Par ailleurs, en dépit de leur discours officiel, il semble bien que les
industriels de l'amiante étaient prêts à une reconversion
rapide. Alors que la décision officielle d'interdiction date du 3
juillet 1996, c'est le 8 juillet que l'usine Eternit de Thiant a
arrêté toute fabrication de produits d'amiante-ciment :
l'amiante a été remplacé dans la chaîne de
production par une autre fibre artificielle, le PVA (fibre de gros
diamètre).
d) une décision qui concerne l'opinion publique et qui a pour effet de la rassurer
C'est pour avoir tardé à apporter une réponse définitive que le dossier de l'amiante s'inscrit aujourd'hui dans un tel contexte médiatique et que l'opinion publique a pu en être fortement déroutée. C'est trop souvent le cas dans le traitement des dossiers de santé publique, dans notre pays.
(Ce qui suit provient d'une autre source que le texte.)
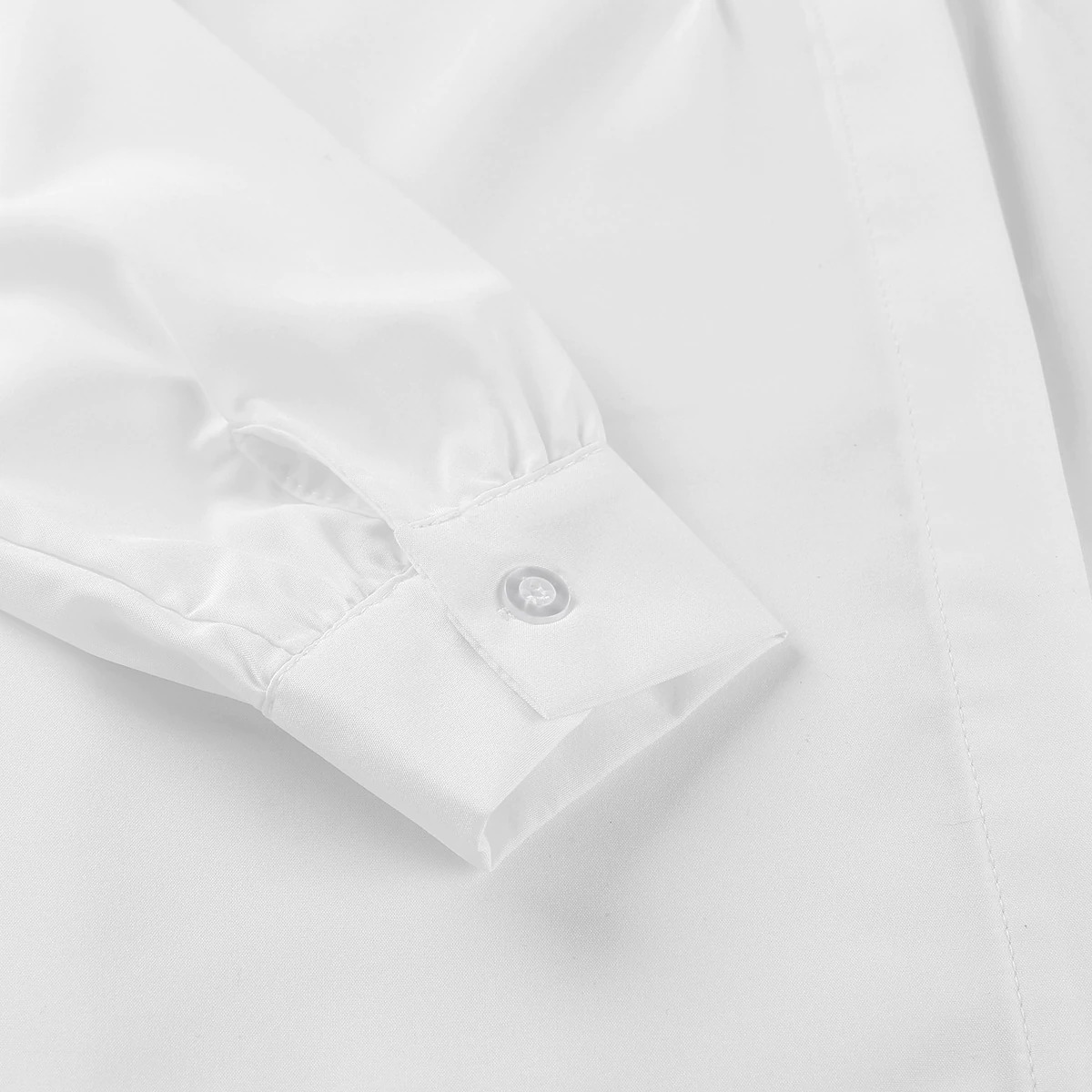Close-up of white women's long sleeve button-up shirt cuff with button detail.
D'un côté, l'opinion ressent un sentiment d'imprévoyance, de l'autre, elle ne peut admettre que les impératifs économiques l'emportent sur les enjeux de santé publique, que les pouvoirs publics soient insuffisamment éclairés et n'accèdent pas à toutes les informations nécessaires à bien fonder leurs décisions. Enfin elle ne comprend pas qu'ils puissent faire abstraction de ses besoins et de ses attentes profondes. La décision politique d'interdiction consiste globalement à mettre en place toutes les mesures nécessaires afin de garantir, de protéger la santé et le bien-être des travailleurs exposés à l'amiante et de la population au sens large, et de réduire ainsi le risque à un niveau acceptable.